— start Extract —

# Variational Autoencoder

## 1. Settings

### 1) Import required libraries

In [None]:
import numpy as np
import torch
import torch.nn as nn
import torch.optim as optim
import torch.nn.init as init
import torchvision.datasets as dset
import torchvision.transforms as transforms
from torch.utils.data import DataLoader
from torchvision.utils import make_grid
import matplotlib.pyplot as plt
import matplotlib as mpl
from IPython.display import Image

### 2) Set hyperparameters

In [None]:
batch_size = 128
learning_rate = 1e-3
num_epochs = 10

## 2. Data

### 1) Download Data

In [None]:
mnist_train = dset.MNIST("./", train=True, transform=transforms.ToTensor(), target_transform=None, download=True)
mnist_test = dset.MNIST("./", train=False, transform=transforms.ToTensor(), target_transform=None, download=True)
mnist_train, mnist_val = torch.utils.data.random_split(mnist_train, [50000, 10000])

In [None]:
mnist_train[0][0].size()    # (1, 28, 28)

— end Extract —
— start Available data —

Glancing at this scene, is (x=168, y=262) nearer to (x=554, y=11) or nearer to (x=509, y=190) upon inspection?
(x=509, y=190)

— end Available data —

*Tasks for this exercise*
**a.** In one to three sentences, explain what the random_split line in the variational autoencoder notebook does with the MNIST training data.
**b.** Carry the variational autoencoder notebook on from its last cell, writing the next part in the same style.

*The answers*
**a.** It divides the downloaded MNIST training set into two parts. 50,000 images stay in mnist_train for training, and the other 10,000 become mnist_val, a validation set. The test data is loaded separately as mnist_test.

**b.**
In [None]:
mnist_train[0][1]           # label

### 2) Set DataLoader

In [None]:
dataloaders = {}
dataloaders['train'] = DataLoader(mnist_train, batch_size=batch_size, shuffle=True)
dataloaders['val'] = DataLoader(mnist_val, batch_size=batch_size, shuffle=False)
dataloaders['test'] = DataLoader(mnist_test, batch_size=batch_size, shuffle=False)

In [None]:
len(dataloaders["train"])

## 3. Model & Optimizer

In [None]:
# https://lilianweng.github.io/lil-log/2018/08/12/from-autoencoder-to-beta-vae.html
!wget -q https://www.dropbox.com/s/lmpjzzkqhk7d408/vae_gaussian.png
Image("vae_gaussian.png")

### 1) Model

In [None]:
# build your own variational autoencoder
# encoder: 784(28*28) -> 256
# sampling: 256 -> 10
# decoder: 10 -> 256 -> 784(28*28)

class VariationalAutoencoder(nn.Module):
    def __init__(self):
        super(VariationalAutoencoder,self).__init__()
        self.encoder = nn.Sequential(
            nn.Linear(28*28, ??),    
            nn.Tanh(),                          # activation function
        )
        
        self.fc_mu = nn.Linear(??, ??)
        self.fc_var = nn.Linear(??, ??)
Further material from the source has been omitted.